### Document excerpt
=====
Abigail Van Buren and Alzheimer's
Last updated:January 28, 2013
By the time Abigail Van Buren -- a.k.a. "Dear Abby" -- died with Alzheimer's disease last week at 94, she hadn't written her famous advice column for years. (Her daughter, Jeanne Phillips, took over advice-dispensing duties back in 1987.) But in addition to her legacy of snappy wisdom penned over the 30-plus years she wrote her syndicated column, Abby leaves us with some parting insights about Alzheimer's:
Plan for the long haul, because you can't know how long someone with the disease will live.
The former Pauline Phillips was diagnosed with Alzheimer's in 1996, although her family says she had symptoms of the disease for years before. So she may have lived with Alzheimer's for 20 years.
Certain factors help roughly estimate life expectancy with Alzheimer's, such as the severity of symptoms and age at diagnosis. But predictions are very hard to make, as the rate of progression is different for everyone.
The only certainty is that Alzheimer's is a progressive disease that gradually worsens over time. An understanding of the next stage of disease can help families make plans for care, finances, and more.
Whether or not to tell the person with Alzheimer's that she or he has the disease is a family matter.
Interestingly, Abby's family elected not to tell the woman who trafficked in hard truths that she had the disease. (Dear Abby famously wrote about sex, AIDS, hospice, and other often-avoided topics.)
The usual advice from experts is that the person with dementia has a right to know the diagnosis. Says Caring.com senior medical editor Leslie Kernisan, a geriatrician, "Being told you have an incurable disease such as Alzheimer's is very difficult to hear, but every patient is entitled to autonomy. This means you should be able to make decisions for yourself -- instead of doctors deciding what's best, which is how things used to be. And to make decisions, you need reasonable, accurate information about your condition, including what to expect."
=====
### Dataset

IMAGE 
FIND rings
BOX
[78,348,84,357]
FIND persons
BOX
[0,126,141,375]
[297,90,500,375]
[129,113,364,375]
=====
### Exercise brief
From the article on Abigail Van Buren and Alzheimer's, quote the part that opens with the words containing "Interestingly, Abby's family" and closes with "other often-avoided topics.)". The rows are separate material and have nothing to do with the text.

### Written answer
Interestingly, Abby's family elected not to tell the woman who trafficked in hard truths that she had the disease. (Dear Abby famously wrote about sex, AIDS, hospice, and other often-avoided topics.)